Choose protocol: symmetric, assigned roles, or tool-grounded debate.
Assign 2–3 debaters with intentional diversity (model family, prompt stance).
Write opening and rebuttal prompts with citation or tool requirements.
Implement round caps and no-new-evidence stopping.
Deploy a capable moderator with structured verdict schema.
Validate cited evidence IDs against source bundles post-debate.
Route low-confidence and disputed cases to human review.
Log full transcripts, model IDs, and judge outputs for audit.

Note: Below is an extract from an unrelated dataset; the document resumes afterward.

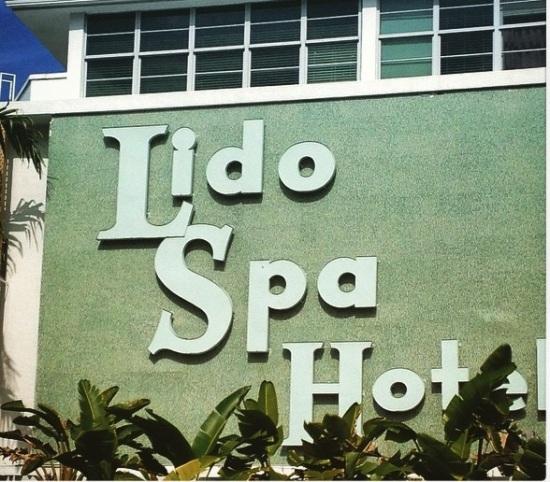 Lido_hotel_Miami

Ablate rounds and debater count on held-out set; measure FP/FN vs cost and latency.

Key takeaways

Multi-agent debate forces explicit rebuttal — agents must respond to counterarguments instead of publishing one confident draft.
Assigned adversarial roles (proponent vs critic) reduce premature consensus on the wrong conclusion.
Harbor Analytics cut false-positive auto-freezes by 34% with a two-round debate plus structured moderator verdict.
Stopping rules and evidence-grounded citations matter more than adding debaters — debate theater wastes tokens without improving accuracy.
Use mixture of agents for prose synthesis; use debate for high-stakes classification, fraud review, and disputed fact patterns.